There once was a time where I dreaded reading. I had this phase that while reading certain books, I grew bored of them, didn’t understand their plot, forgot names of the important characters, along with many other problems. If you’re a college student like me, you’re probably taking a literature course this semester. You may be fearing this certain course. You're going to read books you’ve never heard of, write essays and papers surrounding themes and symbols—all that good stuff you would expect from a literature course. Some of you may be nervous about reading the course texts, but why? Simply put, you may not be an effective reader, and know that all those themes, symbols, and essay instructions will fly right over your head, faster than James Patterson can write a book (he wrote twenty-one books in 2017).
But have no fear! Here are five reading tips that could help you become an effective reader. Don’t be afraid to try all the approaches listed; some tips may help you more than others, and that’s okay! Whether you’re trying to pass with a C, or you’re just looking for new ways to enhance your reading abilities, hopefully these tips will help you out.
1. Don’t cram it all in one day, but read often.
Sure, we all love the feeling where we can sit down and read for hours without stopping, but do we effectively retain and remember that information, say, two weeks later? Imagine you’re in a literature course: does the professor instruct you to read the whole book in a day or two? Absolutely not (and if they do I suggest they make their syllabi more flexible). Take it one day at a time. I suggest reading 30-70 pages a day. This allows you to reflect and dwell on what you’ve just read before moving on to the next part of the book. And if you’re reading for a class, don’t cram it the night before. You’re only going to be bitter about your life and eventually hate the book. Lastly, never stop reading. Reading feeds your creativity; it unlocks new possibilities, realities, and ideas you never thought possible.
2. Take your time.
Reading and sex both have a lot in common: they’re pleasurable, they can be done during the day or at night, and most importantly, neither should be rushed. If you’re reading a textbook, by all means, skim through the pages, because most of the time the textbook gives you too much information anyway. But never, ever skim a novel just to be through with it. Also, don’t use Sparknotes either. It’s like cheating on your book, and you will regret it later.
Annotating is perhaps the oldest trick in the book (no pun intended). Annotating with a pencil works, but I suggest using a pen or a highlighter. Pencil marks fade too easily on paper. Also, sticky notes and colorful tabs help as well. Now, highlighting and using sticky tabs are great, but what exactly should you be annotating? Below are some things:
-Circle character names when they first appear in the text. By circling the names, you don’t just skim over their name, you have to actually look at it for a bit longer than usual. Personally, when I do this, I tend to remember the character’s names every time.

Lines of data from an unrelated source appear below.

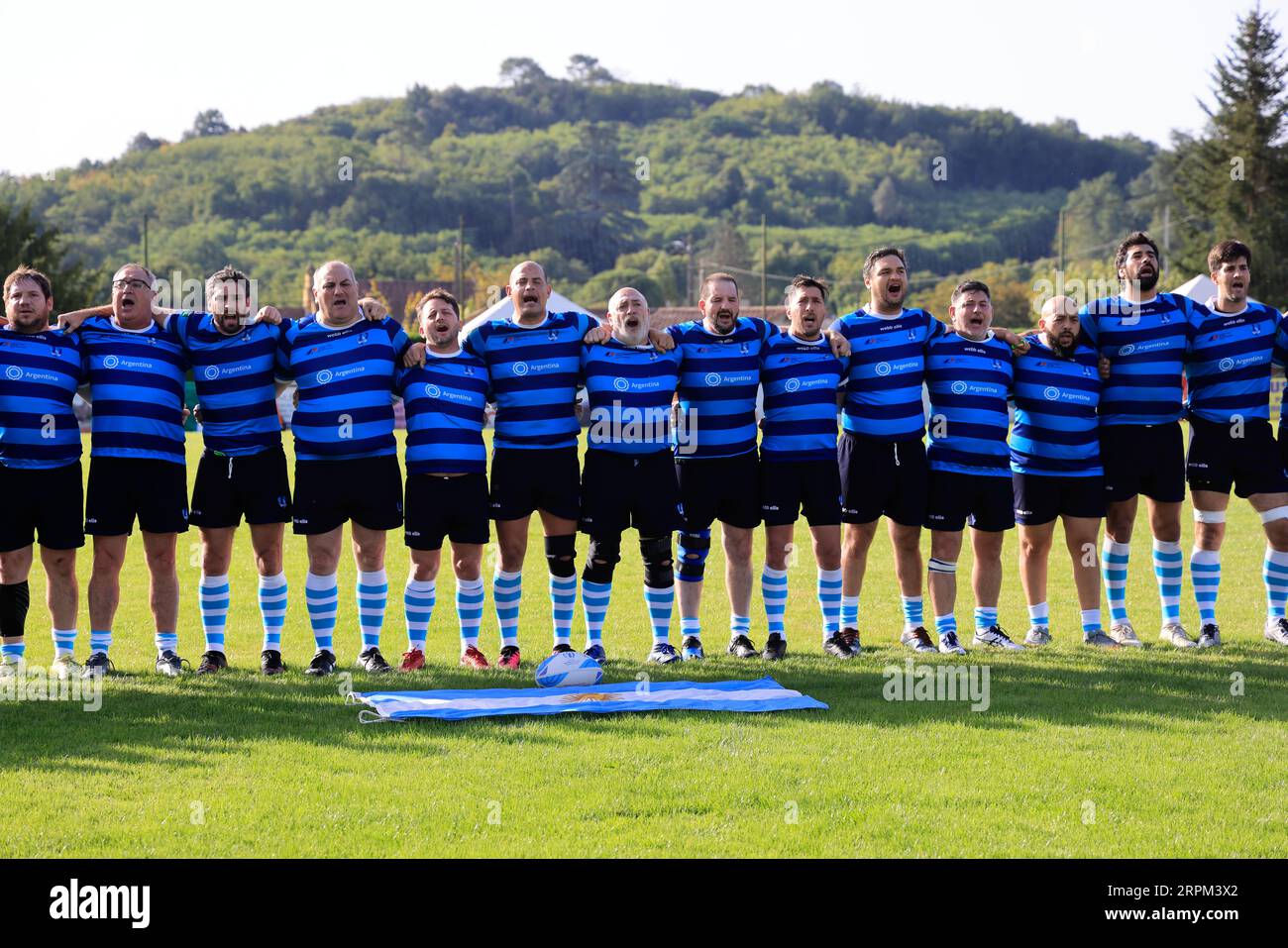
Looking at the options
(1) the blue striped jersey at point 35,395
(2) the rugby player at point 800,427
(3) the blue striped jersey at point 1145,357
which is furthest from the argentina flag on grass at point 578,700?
(3) the blue striped jersey at point 1145,357

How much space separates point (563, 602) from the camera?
786 cm

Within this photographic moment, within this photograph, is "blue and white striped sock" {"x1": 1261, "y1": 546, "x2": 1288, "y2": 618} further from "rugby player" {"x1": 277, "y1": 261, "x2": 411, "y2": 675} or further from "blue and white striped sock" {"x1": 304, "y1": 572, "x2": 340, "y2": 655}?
"blue and white striped sock" {"x1": 304, "y1": 572, "x2": 340, "y2": 655}

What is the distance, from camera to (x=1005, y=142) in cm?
16750

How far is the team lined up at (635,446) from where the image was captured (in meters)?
7.50

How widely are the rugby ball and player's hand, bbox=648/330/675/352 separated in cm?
178

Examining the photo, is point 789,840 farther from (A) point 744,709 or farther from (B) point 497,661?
(B) point 497,661

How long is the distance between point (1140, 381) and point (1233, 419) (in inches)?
26.4

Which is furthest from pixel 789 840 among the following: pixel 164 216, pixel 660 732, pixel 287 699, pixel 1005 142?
pixel 1005 142

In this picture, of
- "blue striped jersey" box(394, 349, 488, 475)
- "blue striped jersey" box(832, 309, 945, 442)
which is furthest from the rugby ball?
"blue striped jersey" box(832, 309, 945, 442)

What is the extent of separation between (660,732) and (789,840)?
149 cm

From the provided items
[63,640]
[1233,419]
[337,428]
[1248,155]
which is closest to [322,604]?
[337,428]

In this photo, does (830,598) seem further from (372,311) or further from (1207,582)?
(372,311)

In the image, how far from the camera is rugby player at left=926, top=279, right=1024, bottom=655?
26.7 ft

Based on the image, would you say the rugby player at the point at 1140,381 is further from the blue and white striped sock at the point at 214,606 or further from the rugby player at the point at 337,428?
the blue and white striped sock at the point at 214,606
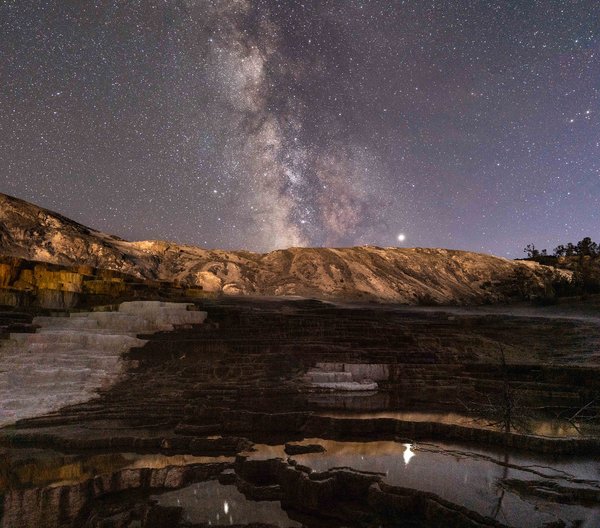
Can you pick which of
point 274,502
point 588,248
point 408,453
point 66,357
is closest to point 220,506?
point 274,502

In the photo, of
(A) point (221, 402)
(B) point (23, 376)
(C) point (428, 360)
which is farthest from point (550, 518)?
(B) point (23, 376)

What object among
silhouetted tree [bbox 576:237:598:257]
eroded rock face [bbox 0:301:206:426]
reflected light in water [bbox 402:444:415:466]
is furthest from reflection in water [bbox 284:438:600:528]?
silhouetted tree [bbox 576:237:598:257]

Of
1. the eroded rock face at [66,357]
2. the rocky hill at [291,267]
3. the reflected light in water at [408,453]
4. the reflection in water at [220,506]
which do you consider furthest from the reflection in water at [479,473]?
the rocky hill at [291,267]

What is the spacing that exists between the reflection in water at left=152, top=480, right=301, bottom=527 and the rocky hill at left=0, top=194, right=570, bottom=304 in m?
34.6

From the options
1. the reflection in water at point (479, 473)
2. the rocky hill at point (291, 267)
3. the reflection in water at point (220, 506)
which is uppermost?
the rocky hill at point (291, 267)

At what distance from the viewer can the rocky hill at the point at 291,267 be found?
39469 mm

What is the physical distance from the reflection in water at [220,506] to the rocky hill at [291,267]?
34.6m

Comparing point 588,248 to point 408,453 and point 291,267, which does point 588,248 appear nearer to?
point 291,267

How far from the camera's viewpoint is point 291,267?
47594mm

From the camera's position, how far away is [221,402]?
981 centimetres

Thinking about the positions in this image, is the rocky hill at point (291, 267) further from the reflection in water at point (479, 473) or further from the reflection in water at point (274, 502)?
the reflection in water at point (274, 502)

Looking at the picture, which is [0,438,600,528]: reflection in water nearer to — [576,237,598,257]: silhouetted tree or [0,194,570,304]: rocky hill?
[0,194,570,304]: rocky hill

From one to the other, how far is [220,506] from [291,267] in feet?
140

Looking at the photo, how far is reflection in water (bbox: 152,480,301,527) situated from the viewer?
4684mm
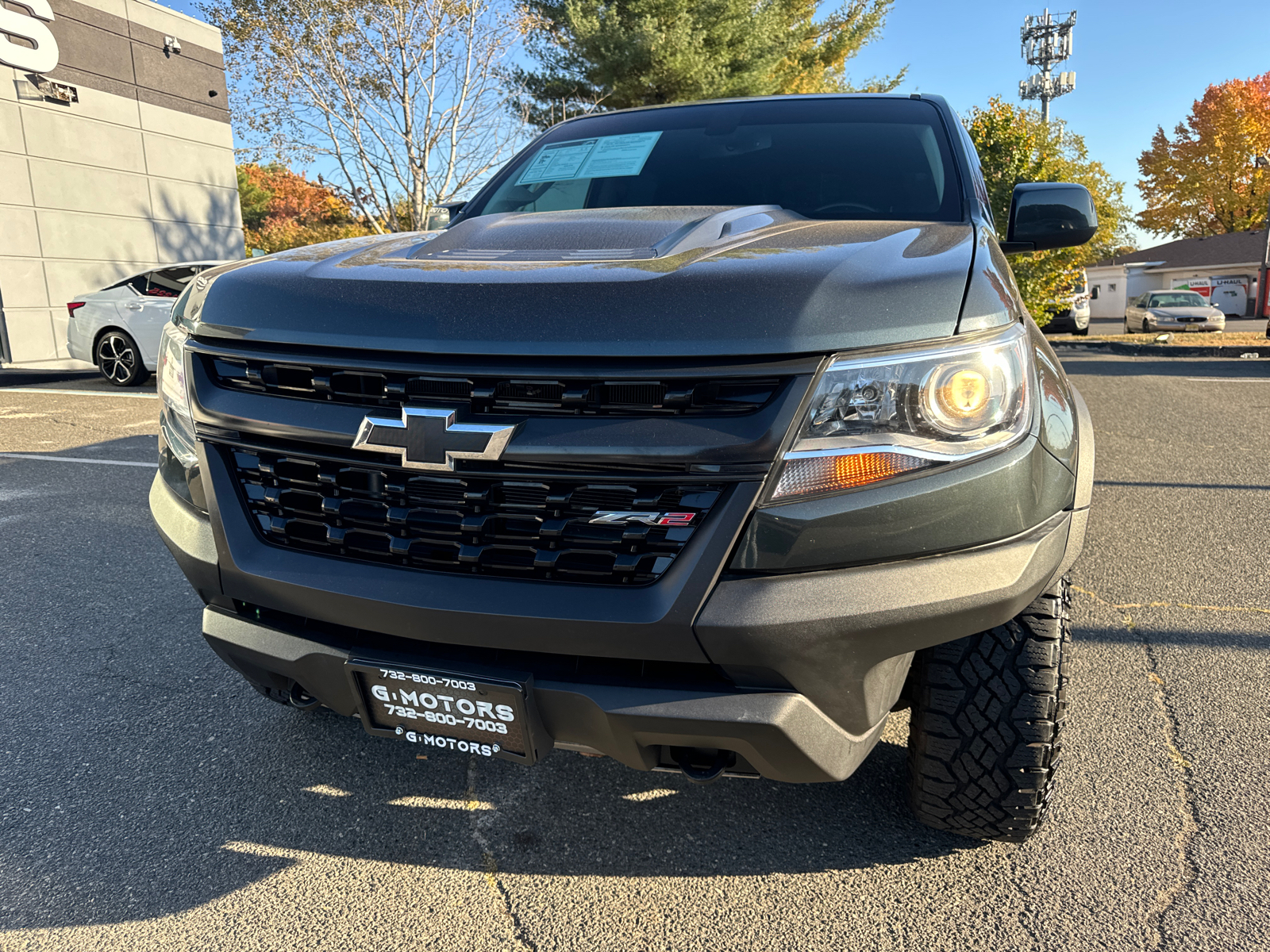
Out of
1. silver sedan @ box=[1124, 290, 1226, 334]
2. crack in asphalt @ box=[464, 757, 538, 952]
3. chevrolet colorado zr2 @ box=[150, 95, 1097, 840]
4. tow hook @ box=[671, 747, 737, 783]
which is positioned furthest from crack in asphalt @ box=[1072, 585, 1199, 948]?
silver sedan @ box=[1124, 290, 1226, 334]

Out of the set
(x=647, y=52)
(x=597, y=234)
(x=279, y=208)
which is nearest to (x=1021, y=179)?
(x=647, y=52)

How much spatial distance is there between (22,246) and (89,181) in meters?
1.84

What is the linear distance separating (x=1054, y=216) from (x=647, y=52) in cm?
1891

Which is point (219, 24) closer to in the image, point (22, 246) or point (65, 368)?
point (22, 246)

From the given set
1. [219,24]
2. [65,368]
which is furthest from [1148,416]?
[219,24]

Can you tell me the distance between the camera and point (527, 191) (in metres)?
3.04

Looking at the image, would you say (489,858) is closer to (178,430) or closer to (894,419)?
(178,430)

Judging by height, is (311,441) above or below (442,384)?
below

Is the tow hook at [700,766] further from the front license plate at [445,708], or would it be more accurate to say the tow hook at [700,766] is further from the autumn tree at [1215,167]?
the autumn tree at [1215,167]

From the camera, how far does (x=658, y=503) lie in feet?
4.83

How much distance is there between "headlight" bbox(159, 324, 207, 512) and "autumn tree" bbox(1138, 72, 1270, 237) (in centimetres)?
5906

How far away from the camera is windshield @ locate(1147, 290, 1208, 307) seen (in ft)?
93.5

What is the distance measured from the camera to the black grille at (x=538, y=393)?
1.45 meters

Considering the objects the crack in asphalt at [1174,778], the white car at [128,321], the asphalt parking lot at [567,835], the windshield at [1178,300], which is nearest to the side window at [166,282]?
the white car at [128,321]
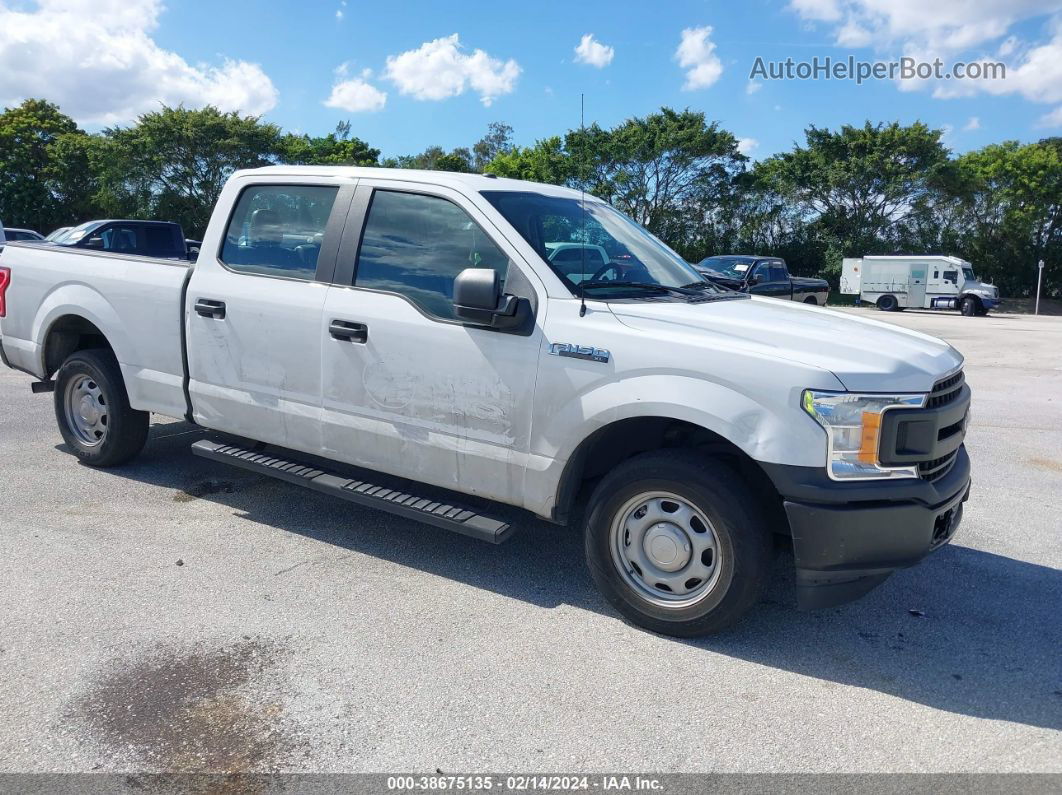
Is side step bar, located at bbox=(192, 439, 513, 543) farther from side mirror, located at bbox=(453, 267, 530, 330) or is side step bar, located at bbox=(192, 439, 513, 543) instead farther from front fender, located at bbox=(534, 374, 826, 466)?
side mirror, located at bbox=(453, 267, 530, 330)

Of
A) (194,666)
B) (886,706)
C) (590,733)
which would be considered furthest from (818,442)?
(194,666)

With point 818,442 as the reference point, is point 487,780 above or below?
below

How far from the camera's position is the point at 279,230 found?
5.09 m

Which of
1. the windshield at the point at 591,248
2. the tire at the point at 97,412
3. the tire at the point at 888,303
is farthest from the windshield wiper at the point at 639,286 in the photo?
the tire at the point at 888,303

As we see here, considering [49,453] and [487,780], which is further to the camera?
[49,453]

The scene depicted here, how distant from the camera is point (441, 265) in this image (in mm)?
4477

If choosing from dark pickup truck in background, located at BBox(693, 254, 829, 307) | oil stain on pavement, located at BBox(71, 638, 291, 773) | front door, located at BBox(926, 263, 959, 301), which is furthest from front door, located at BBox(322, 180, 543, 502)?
front door, located at BBox(926, 263, 959, 301)

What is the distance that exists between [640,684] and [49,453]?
5.27 meters

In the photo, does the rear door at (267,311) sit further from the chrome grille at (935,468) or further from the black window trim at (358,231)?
the chrome grille at (935,468)

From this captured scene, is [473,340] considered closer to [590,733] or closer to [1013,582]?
[590,733]

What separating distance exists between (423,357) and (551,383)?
2.41ft

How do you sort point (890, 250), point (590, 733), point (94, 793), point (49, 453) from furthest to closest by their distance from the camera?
1. point (890, 250)
2. point (49, 453)
3. point (590, 733)
4. point (94, 793)

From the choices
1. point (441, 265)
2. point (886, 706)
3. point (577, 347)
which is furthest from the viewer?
point (441, 265)

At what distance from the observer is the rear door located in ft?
15.7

-Underline and markup the setting’s details. The author may be telling you something about the characters and their personalities based off the settings they’re in. The details may also give you an idea of the world your characters are in.
-Underline colors, symbols, and whenever the weather is mentioned. Why weather? It's a symbol for change. If it’s sunny in the book and suddenly rains in the next chapter, you can anticipate that it’s about to get dreary for the characters. Sunshine can symbolize happy times, rain means sad times and that every character is soon going to struggle with something, springtime symbolizes change, fall symbolizes change for the worst, etc. You get the idea.
-Underline scandalous dialogue that the character says. By doing so, it’s easier to analyze or prove a point later on. For example, if you’re writing a paper on Lady Audley’s Secret, and you want to make an argument that Robert Audley is rude towards women, then you can easily go back and find the underlined sentence where he flat out says, “I hate women.” Basically, you’re “getting receipts.”
4. Write chapter summaries.
It’s pretty straightforward. Summarize what you’ve just read. If you hate this idea, then try this: get creative with your summaries. For example, after reading the chapter where Mr. Darcy asks for Elizabeth’s hand in marriage, write down something like, “Mr. Darcy liked it, so he put a ring on it.” You can even make a Vine reference in certain chapters, like the one where Gatsby dies: “Mr. Gatsby? Mr. Gatsby? Oh my fu**ing God he fu**ing dead.”. Or when Hamlet discovers his drink is poisoned in Act 5 Scene 2: “Come get y’all juice.” It’s more fun making creative summaries. Also, it will make it much easier when you’re doing a book report, so you’re not skimming through every single page trying to find a certain scene or moment.
5. Google unfamiliar words you come across.
It may sound like a lot of work, but when you come across a large word in a book, it takes mere seconds for you to pull out your iPhone and google the definition. I will often come across a word I’m unfamiliar with, circle it, google it, and then write a small explanation of the word in the book.
So there are 5 tips for reading more effectively. I hope these help you in your future classes and courses. What are some other tips that help?